Беллмен был единственным, кто напрямую связал этот вопрос с их бизнесом.

– На мой взгляд, погребение есть погребение, независимо от способа. Для нас главное – это ритуал, а он всегда будет востребован. Гроб – гораздо более крупный товар, чем урна для праха, но гробы обычно делаются из дерева, материала сравнительно дешевого. Есть, конечно, и дорогие гробы, но многие люди просто морально не готовы выкладывать крупную сумму за вещь, которая сразу после церемонии будет закопана в землю. А урна с прахом, которую многие пожелают хранить у себя дома на видном месте, может быть сделана из самых дорогих материалов, вплоть до серебра или золота, и вдобавок украшена гравировками, инкрустациями и тому подобным. Если Томпсон преуспеет в своем начинании, я не вижу причин, по которым это могло бы негативно отразиться на нашем бизнесе. Лично я счел бы это не угрозой, а скорее новой перспективой.

– И вы не считаете нужным подождать с расширением хотя бы до исхода этого дела в Уэльсе? Оно может стать дурным примером.

– Вы имеете в виду того друидического доктора, который сжег труп ребенка на склоне холма?

Последовало всеобщее качание головами и брезгливое поджимание губ.

– Кошмарная история!

– Этот тип – язычник!

– Он создал больше проблем самому себе, чем кому-либо другому.

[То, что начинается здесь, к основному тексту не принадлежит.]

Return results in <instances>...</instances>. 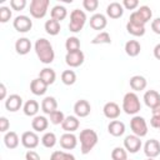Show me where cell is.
Segmentation results:
<instances>
[{
    "label": "cell",
    "instance_id": "cell-40",
    "mask_svg": "<svg viewBox=\"0 0 160 160\" xmlns=\"http://www.w3.org/2000/svg\"><path fill=\"white\" fill-rule=\"evenodd\" d=\"M49 118H50V122L54 124V125H61L62 121L65 120V115H64V112L60 111V110L52 111V112L49 115Z\"/></svg>",
    "mask_w": 160,
    "mask_h": 160
},
{
    "label": "cell",
    "instance_id": "cell-35",
    "mask_svg": "<svg viewBox=\"0 0 160 160\" xmlns=\"http://www.w3.org/2000/svg\"><path fill=\"white\" fill-rule=\"evenodd\" d=\"M126 30L130 35L132 36H142L145 34V26H141V25H136V24H132L130 21H128L126 24Z\"/></svg>",
    "mask_w": 160,
    "mask_h": 160
},
{
    "label": "cell",
    "instance_id": "cell-20",
    "mask_svg": "<svg viewBox=\"0 0 160 160\" xmlns=\"http://www.w3.org/2000/svg\"><path fill=\"white\" fill-rule=\"evenodd\" d=\"M144 102L148 108L152 109L160 104V94L156 90H148L144 94Z\"/></svg>",
    "mask_w": 160,
    "mask_h": 160
},
{
    "label": "cell",
    "instance_id": "cell-37",
    "mask_svg": "<svg viewBox=\"0 0 160 160\" xmlns=\"http://www.w3.org/2000/svg\"><path fill=\"white\" fill-rule=\"evenodd\" d=\"M61 81L65 85H74L76 81V74L74 70H64L61 72Z\"/></svg>",
    "mask_w": 160,
    "mask_h": 160
},
{
    "label": "cell",
    "instance_id": "cell-28",
    "mask_svg": "<svg viewBox=\"0 0 160 160\" xmlns=\"http://www.w3.org/2000/svg\"><path fill=\"white\" fill-rule=\"evenodd\" d=\"M39 78H40L46 85H51V84H54L55 80H56V72H55V70H52L51 68H44L42 70H40Z\"/></svg>",
    "mask_w": 160,
    "mask_h": 160
},
{
    "label": "cell",
    "instance_id": "cell-42",
    "mask_svg": "<svg viewBox=\"0 0 160 160\" xmlns=\"http://www.w3.org/2000/svg\"><path fill=\"white\" fill-rule=\"evenodd\" d=\"M82 6L88 11H95L98 9V6H99V1L98 0H84L82 1Z\"/></svg>",
    "mask_w": 160,
    "mask_h": 160
},
{
    "label": "cell",
    "instance_id": "cell-32",
    "mask_svg": "<svg viewBox=\"0 0 160 160\" xmlns=\"http://www.w3.org/2000/svg\"><path fill=\"white\" fill-rule=\"evenodd\" d=\"M50 15H51V19L54 20H58L59 22L61 20H64L66 16H68V10L65 6L62 5H55L51 10H50Z\"/></svg>",
    "mask_w": 160,
    "mask_h": 160
},
{
    "label": "cell",
    "instance_id": "cell-4",
    "mask_svg": "<svg viewBox=\"0 0 160 160\" xmlns=\"http://www.w3.org/2000/svg\"><path fill=\"white\" fill-rule=\"evenodd\" d=\"M151 16H152L151 9L148 5H142L138 10H135V11H132L130 14L129 21L132 22V24H136V25L145 26V24L151 20Z\"/></svg>",
    "mask_w": 160,
    "mask_h": 160
},
{
    "label": "cell",
    "instance_id": "cell-34",
    "mask_svg": "<svg viewBox=\"0 0 160 160\" xmlns=\"http://www.w3.org/2000/svg\"><path fill=\"white\" fill-rule=\"evenodd\" d=\"M65 49L68 52H74L80 50V40L76 36H69L65 41Z\"/></svg>",
    "mask_w": 160,
    "mask_h": 160
},
{
    "label": "cell",
    "instance_id": "cell-26",
    "mask_svg": "<svg viewBox=\"0 0 160 160\" xmlns=\"http://www.w3.org/2000/svg\"><path fill=\"white\" fill-rule=\"evenodd\" d=\"M130 88L134 90V91H142L145 90L146 85H148V81L144 76L141 75H134L130 78Z\"/></svg>",
    "mask_w": 160,
    "mask_h": 160
},
{
    "label": "cell",
    "instance_id": "cell-13",
    "mask_svg": "<svg viewBox=\"0 0 160 160\" xmlns=\"http://www.w3.org/2000/svg\"><path fill=\"white\" fill-rule=\"evenodd\" d=\"M91 111V106L88 100L80 99L74 104V112L78 118H86Z\"/></svg>",
    "mask_w": 160,
    "mask_h": 160
},
{
    "label": "cell",
    "instance_id": "cell-31",
    "mask_svg": "<svg viewBox=\"0 0 160 160\" xmlns=\"http://www.w3.org/2000/svg\"><path fill=\"white\" fill-rule=\"evenodd\" d=\"M22 110L26 116H36V114L39 111V102L34 99H30L24 104Z\"/></svg>",
    "mask_w": 160,
    "mask_h": 160
},
{
    "label": "cell",
    "instance_id": "cell-44",
    "mask_svg": "<svg viewBox=\"0 0 160 160\" xmlns=\"http://www.w3.org/2000/svg\"><path fill=\"white\" fill-rule=\"evenodd\" d=\"M121 4L124 6V9H128V10H135L139 6L138 0H124Z\"/></svg>",
    "mask_w": 160,
    "mask_h": 160
},
{
    "label": "cell",
    "instance_id": "cell-52",
    "mask_svg": "<svg viewBox=\"0 0 160 160\" xmlns=\"http://www.w3.org/2000/svg\"><path fill=\"white\" fill-rule=\"evenodd\" d=\"M145 160H155V159H152V158H148V159H145Z\"/></svg>",
    "mask_w": 160,
    "mask_h": 160
},
{
    "label": "cell",
    "instance_id": "cell-30",
    "mask_svg": "<svg viewBox=\"0 0 160 160\" xmlns=\"http://www.w3.org/2000/svg\"><path fill=\"white\" fill-rule=\"evenodd\" d=\"M44 28H45V31H46L49 35H51V36L58 35V34L60 32V30H61V25H60V22H59L58 20H54V19H49V20H46Z\"/></svg>",
    "mask_w": 160,
    "mask_h": 160
},
{
    "label": "cell",
    "instance_id": "cell-43",
    "mask_svg": "<svg viewBox=\"0 0 160 160\" xmlns=\"http://www.w3.org/2000/svg\"><path fill=\"white\" fill-rule=\"evenodd\" d=\"M10 6L12 10L20 11L26 6V0H11L10 1Z\"/></svg>",
    "mask_w": 160,
    "mask_h": 160
},
{
    "label": "cell",
    "instance_id": "cell-22",
    "mask_svg": "<svg viewBox=\"0 0 160 160\" xmlns=\"http://www.w3.org/2000/svg\"><path fill=\"white\" fill-rule=\"evenodd\" d=\"M48 86L49 85H46L40 78H36V79L31 80V82H30V90H31V92L34 95H38V96L44 95L48 91Z\"/></svg>",
    "mask_w": 160,
    "mask_h": 160
},
{
    "label": "cell",
    "instance_id": "cell-6",
    "mask_svg": "<svg viewBox=\"0 0 160 160\" xmlns=\"http://www.w3.org/2000/svg\"><path fill=\"white\" fill-rule=\"evenodd\" d=\"M49 5H50L49 0H32L29 8L30 15L35 19H42L48 12Z\"/></svg>",
    "mask_w": 160,
    "mask_h": 160
},
{
    "label": "cell",
    "instance_id": "cell-2",
    "mask_svg": "<svg viewBox=\"0 0 160 160\" xmlns=\"http://www.w3.org/2000/svg\"><path fill=\"white\" fill-rule=\"evenodd\" d=\"M79 140H80V145H81V154L86 155L89 154L94 148L95 145L98 144V134L95 130L92 129H84L80 131V135H79Z\"/></svg>",
    "mask_w": 160,
    "mask_h": 160
},
{
    "label": "cell",
    "instance_id": "cell-23",
    "mask_svg": "<svg viewBox=\"0 0 160 160\" xmlns=\"http://www.w3.org/2000/svg\"><path fill=\"white\" fill-rule=\"evenodd\" d=\"M41 110L44 114L50 115L52 111L58 110V101L54 96H46L41 101Z\"/></svg>",
    "mask_w": 160,
    "mask_h": 160
},
{
    "label": "cell",
    "instance_id": "cell-27",
    "mask_svg": "<svg viewBox=\"0 0 160 160\" xmlns=\"http://www.w3.org/2000/svg\"><path fill=\"white\" fill-rule=\"evenodd\" d=\"M20 141L21 140L19 139V135L15 131H8L4 135V144L8 149H16Z\"/></svg>",
    "mask_w": 160,
    "mask_h": 160
},
{
    "label": "cell",
    "instance_id": "cell-46",
    "mask_svg": "<svg viewBox=\"0 0 160 160\" xmlns=\"http://www.w3.org/2000/svg\"><path fill=\"white\" fill-rule=\"evenodd\" d=\"M25 160H40V155L34 150H28L25 154Z\"/></svg>",
    "mask_w": 160,
    "mask_h": 160
},
{
    "label": "cell",
    "instance_id": "cell-47",
    "mask_svg": "<svg viewBox=\"0 0 160 160\" xmlns=\"http://www.w3.org/2000/svg\"><path fill=\"white\" fill-rule=\"evenodd\" d=\"M151 30L155 34L160 35V18H156V19H154L151 21Z\"/></svg>",
    "mask_w": 160,
    "mask_h": 160
},
{
    "label": "cell",
    "instance_id": "cell-54",
    "mask_svg": "<svg viewBox=\"0 0 160 160\" xmlns=\"http://www.w3.org/2000/svg\"><path fill=\"white\" fill-rule=\"evenodd\" d=\"M128 160H129V159H128Z\"/></svg>",
    "mask_w": 160,
    "mask_h": 160
},
{
    "label": "cell",
    "instance_id": "cell-36",
    "mask_svg": "<svg viewBox=\"0 0 160 160\" xmlns=\"http://www.w3.org/2000/svg\"><path fill=\"white\" fill-rule=\"evenodd\" d=\"M91 44L98 45V44H111V36L108 31H100L92 40Z\"/></svg>",
    "mask_w": 160,
    "mask_h": 160
},
{
    "label": "cell",
    "instance_id": "cell-29",
    "mask_svg": "<svg viewBox=\"0 0 160 160\" xmlns=\"http://www.w3.org/2000/svg\"><path fill=\"white\" fill-rule=\"evenodd\" d=\"M141 50V45L138 40H129L125 44V52L130 56V58H135L140 54Z\"/></svg>",
    "mask_w": 160,
    "mask_h": 160
},
{
    "label": "cell",
    "instance_id": "cell-15",
    "mask_svg": "<svg viewBox=\"0 0 160 160\" xmlns=\"http://www.w3.org/2000/svg\"><path fill=\"white\" fill-rule=\"evenodd\" d=\"M144 152L148 158H156L160 155V142L156 139H150L144 145Z\"/></svg>",
    "mask_w": 160,
    "mask_h": 160
},
{
    "label": "cell",
    "instance_id": "cell-45",
    "mask_svg": "<svg viewBox=\"0 0 160 160\" xmlns=\"http://www.w3.org/2000/svg\"><path fill=\"white\" fill-rule=\"evenodd\" d=\"M9 126H10L9 120H8L5 116H1V118H0V131H1V132H8Z\"/></svg>",
    "mask_w": 160,
    "mask_h": 160
},
{
    "label": "cell",
    "instance_id": "cell-38",
    "mask_svg": "<svg viewBox=\"0 0 160 160\" xmlns=\"http://www.w3.org/2000/svg\"><path fill=\"white\" fill-rule=\"evenodd\" d=\"M50 160H75V156L70 152H66V151L55 150L50 155Z\"/></svg>",
    "mask_w": 160,
    "mask_h": 160
},
{
    "label": "cell",
    "instance_id": "cell-10",
    "mask_svg": "<svg viewBox=\"0 0 160 160\" xmlns=\"http://www.w3.org/2000/svg\"><path fill=\"white\" fill-rule=\"evenodd\" d=\"M124 148L128 152H131V154H135L140 150L141 148V140L139 136L131 134V135H128L125 136L124 139Z\"/></svg>",
    "mask_w": 160,
    "mask_h": 160
},
{
    "label": "cell",
    "instance_id": "cell-7",
    "mask_svg": "<svg viewBox=\"0 0 160 160\" xmlns=\"http://www.w3.org/2000/svg\"><path fill=\"white\" fill-rule=\"evenodd\" d=\"M130 128L132 130V134L139 136V138H144L148 134L146 120L140 115H134L132 116V119L130 120Z\"/></svg>",
    "mask_w": 160,
    "mask_h": 160
},
{
    "label": "cell",
    "instance_id": "cell-17",
    "mask_svg": "<svg viewBox=\"0 0 160 160\" xmlns=\"http://www.w3.org/2000/svg\"><path fill=\"white\" fill-rule=\"evenodd\" d=\"M108 25L106 16L101 12H96L90 18V28L94 30H104Z\"/></svg>",
    "mask_w": 160,
    "mask_h": 160
},
{
    "label": "cell",
    "instance_id": "cell-48",
    "mask_svg": "<svg viewBox=\"0 0 160 160\" xmlns=\"http://www.w3.org/2000/svg\"><path fill=\"white\" fill-rule=\"evenodd\" d=\"M150 125L155 129H160V116L152 115L151 119H150Z\"/></svg>",
    "mask_w": 160,
    "mask_h": 160
},
{
    "label": "cell",
    "instance_id": "cell-49",
    "mask_svg": "<svg viewBox=\"0 0 160 160\" xmlns=\"http://www.w3.org/2000/svg\"><path fill=\"white\" fill-rule=\"evenodd\" d=\"M0 99L1 100H5L6 99V86L5 84H0Z\"/></svg>",
    "mask_w": 160,
    "mask_h": 160
},
{
    "label": "cell",
    "instance_id": "cell-24",
    "mask_svg": "<svg viewBox=\"0 0 160 160\" xmlns=\"http://www.w3.org/2000/svg\"><path fill=\"white\" fill-rule=\"evenodd\" d=\"M31 126H32L34 131H36V132L45 131L48 129V126H49V120L44 115H36L31 120Z\"/></svg>",
    "mask_w": 160,
    "mask_h": 160
},
{
    "label": "cell",
    "instance_id": "cell-9",
    "mask_svg": "<svg viewBox=\"0 0 160 160\" xmlns=\"http://www.w3.org/2000/svg\"><path fill=\"white\" fill-rule=\"evenodd\" d=\"M20 140H21L22 146L25 149H29V150L35 149L39 145V141H40V139H39V136H38V134L35 131H25V132H22Z\"/></svg>",
    "mask_w": 160,
    "mask_h": 160
},
{
    "label": "cell",
    "instance_id": "cell-1",
    "mask_svg": "<svg viewBox=\"0 0 160 160\" xmlns=\"http://www.w3.org/2000/svg\"><path fill=\"white\" fill-rule=\"evenodd\" d=\"M35 52L39 58V60L42 64H51L55 59V51L52 49V45L50 44L49 40H46L45 38H40L35 41L34 45Z\"/></svg>",
    "mask_w": 160,
    "mask_h": 160
},
{
    "label": "cell",
    "instance_id": "cell-50",
    "mask_svg": "<svg viewBox=\"0 0 160 160\" xmlns=\"http://www.w3.org/2000/svg\"><path fill=\"white\" fill-rule=\"evenodd\" d=\"M154 56H155L158 60H160V42L156 44L155 48H154Z\"/></svg>",
    "mask_w": 160,
    "mask_h": 160
},
{
    "label": "cell",
    "instance_id": "cell-53",
    "mask_svg": "<svg viewBox=\"0 0 160 160\" xmlns=\"http://www.w3.org/2000/svg\"><path fill=\"white\" fill-rule=\"evenodd\" d=\"M159 131H160V129H159Z\"/></svg>",
    "mask_w": 160,
    "mask_h": 160
},
{
    "label": "cell",
    "instance_id": "cell-12",
    "mask_svg": "<svg viewBox=\"0 0 160 160\" xmlns=\"http://www.w3.org/2000/svg\"><path fill=\"white\" fill-rule=\"evenodd\" d=\"M21 106H22V98L18 94H11L5 100V108L8 111L15 112V111L20 110Z\"/></svg>",
    "mask_w": 160,
    "mask_h": 160
},
{
    "label": "cell",
    "instance_id": "cell-16",
    "mask_svg": "<svg viewBox=\"0 0 160 160\" xmlns=\"http://www.w3.org/2000/svg\"><path fill=\"white\" fill-rule=\"evenodd\" d=\"M78 145V138L74 132H65L60 136V146L65 150H72Z\"/></svg>",
    "mask_w": 160,
    "mask_h": 160
},
{
    "label": "cell",
    "instance_id": "cell-18",
    "mask_svg": "<svg viewBox=\"0 0 160 160\" xmlns=\"http://www.w3.org/2000/svg\"><path fill=\"white\" fill-rule=\"evenodd\" d=\"M79 126H80V121L78 116H74V115L65 116V120L61 124V128L65 132H74L79 129Z\"/></svg>",
    "mask_w": 160,
    "mask_h": 160
},
{
    "label": "cell",
    "instance_id": "cell-51",
    "mask_svg": "<svg viewBox=\"0 0 160 160\" xmlns=\"http://www.w3.org/2000/svg\"><path fill=\"white\" fill-rule=\"evenodd\" d=\"M151 112H152V115L160 116V104H159V105H156L155 108H152V109H151Z\"/></svg>",
    "mask_w": 160,
    "mask_h": 160
},
{
    "label": "cell",
    "instance_id": "cell-11",
    "mask_svg": "<svg viewBox=\"0 0 160 160\" xmlns=\"http://www.w3.org/2000/svg\"><path fill=\"white\" fill-rule=\"evenodd\" d=\"M85 60V55L81 50L74 51V52H66L65 55V62L70 68H79Z\"/></svg>",
    "mask_w": 160,
    "mask_h": 160
},
{
    "label": "cell",
    "instance_id": "cell-39",
    "mask_svg": "<svg viewBox=\"0 0 160 160\" xmlns=\"http://www.w3.org/2000/svg\"><path fill=\"white\" fill-rule=\"evenodd\" d=\"M111 159L112 160H128V151L125 148L116 146L111 151Z\"/></svg>",
    "mask_w": 160,
    "mask_h": 160
},
{
    "label": "cell",
    "instance_id": "cell-5",
    "mask_svg": "<svg viewBox=\"0 0 160 160\" xmlns=\"http://www.w3.org/2000/svg\"><path fill=\"white\" fill-rule=\"evenodd\" d=\"M86 22V14L80 9H74L70 12V22H69V30L71 32H79L82 30L84 25Z\"/></svg>",
    "mask_w": 160,
    "mask_h": 160
},
{
    "label": "cell",
    "instance_id": "cell-14",
    "mask_svg": "<svg viewBox=\"0 0 160 160\" xmlns=\"http://www.w3.org/2000/svg\"><path fill=\"white\" fill-rule=\"evenodd\" d=\"M102 112H104L105 118H108V119H110V120H116V119L120 116L121 110H120V106H119L116 102L109 101V102H106V104L104 105Z\"/></svg>",
    "mask_w": 160,
    "mask_h": 160
},
{
    "label": "cell",
    "instance_id": "cell-41",
    "mask_svg": "<svg viewBox=\"0 0 160 160\" xmlns=\"http://www.w3.org/2000/svg\"><path fill=\"white\" fill-rule=\"evenodd\" d=\"M11 10L8 6H0V22H8L11 19Z\"/></svg>",
    "mask_w": 160,
    "mask_h": 160
},
{
    "label": "cell",
    "instance_id": "cell-25",
    "mask_svg": "<svg viewBox=\"0 0 160 160\" xmlns=\"http://www.w3.org/2000/svg\"><path fill=\"white\" fill-rule=\"evenodd\" d=\"M15 50L20 55H26L31 50V41L28 38H20L15 41Z\"/></svg>",
    "mask_w": 160,
    "mask_h": 160
},
{
    "label": "cell",
    "instance_id": "cell-3",
    "mask_svg": "<svg viewBox=\"0 0 160 160\" xmlns=\"http://www.w3.org/2000/svg\"><path fill=\"white\" fill-rule=\"evenodd\" d=\"M141 109L140 99L134 91H129L122 98V110L128 115H136Z\"/></svg>",
    "mask_w": 160,
    "mask_h": 160
},
{
    "label": "cell",
    "instance_id": "cell-21",
    "mask_svg": "<svg viewBox=\"0 0 160 160\" xmlns=\"http://www.w3.org/2000/svg\"><path fill=\"white\" fill-rule=\"evenodd\" d=\"M108 131L110 135L119 138V136L124 135V132H125V124L120 120H112L108 125Z\"/></svg>",
    "mask_w": 160,
    "mask_h": 160
},
{
    "label": "cell",
    "instance_id": "cell-8",
    "mask_svg": "<svg viewBox=\"0 0 160 160\" xmlns=\"http://www.w3.org/2000/svg\"><path fill=\"white\" fill-rule=\"evenodd\" d=\"M12 26L19 32H28L32 28V20L26 15H19L14 19Z\"/></svg>",
    "mask_w": 160,
    "mask_h": 160
},
{
    "label": "cell",
    "instance_id": "cell-19",
    "mask_svg": "<svg viewBox=\"0 0 160 160\" xmlns=\"http://www.w3.org/2000/svg\"><path fill=\"white\" fill-rule=\"evenodd\" d=\"M106 14L110 19H119L124 14V6L122 4L118 1H112L106 6Z\"/></svg>",
    "mask_w": 160,
    "mask_h": 160
},
{
    "label": "cell",
    "instance_id": "cell-33",
    "mask_svg": "<svg viewBox=\"0 0 160 160\" xmlns=\"http://www.w3.org/2000/svg\"><path fill=\"white\" fill-rule=\"evenodd\" d=\"M56 142H58V139H56V135H55L52 131L45 132V134L42 135V138H41V144H42L45 148H48V149L54 148V146L56 145Z\"/></svg>",
    "mask_w": 160,
    "mask_h": 160
}]
</instances>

Сказать по правде, он достоин жалости.

– Вы думаете, он сумасшедший?

И галантерейщики начали обсуждать этот случай, так сильно взволновавший общественность.

– Я вижу в этом деле только один позитивный момент, – заявил Кричлоу. – Христианский суд вынесет приговор, создаст прецедент и тем самым положит конец Томпсоновскому обществу.

Остальные закивали с умудренным видом.

– Надеюсь, вы окажетесь правы, – сказал Энсон.

– Значит, начинаем действовать? – Беллмен задал вопрос, но в его устах он прозвучал скорее как утверждение.

Компаньоны кивнули. Получив их согласие, Беллмен поднялся и тотчас покинул собрание.

– Снова за дело, – сказал Энсону один из галантерейщиков. – Трудится, не щадя себя. Этим человеком нельзя не восхищаться.

Возвращаясь из клуба домой, Энсон размышлял о только что состоявшейся встрече. Нельзя не восхищаться? И да и нет. Он испытывал глубочайшее уважение к деловым способностям и финансовой прозорливости Беллмена, но эта его безоглядная напористость оставляла много места для сомнений: во благо она была или во вред?

Энсон считал себя усердным работником. Пять дней в неделю с десяти утра до четырех пополудни он находился в банке; по вечерам приватно общался с клиентами и потом еще решал кое-какие деловые вопросы в своем клубе, а при обилии бумажной работы брал ее домой на выходные. Но почти каждый день он имел несколько свободных часов, посвящая их личным делам и семье.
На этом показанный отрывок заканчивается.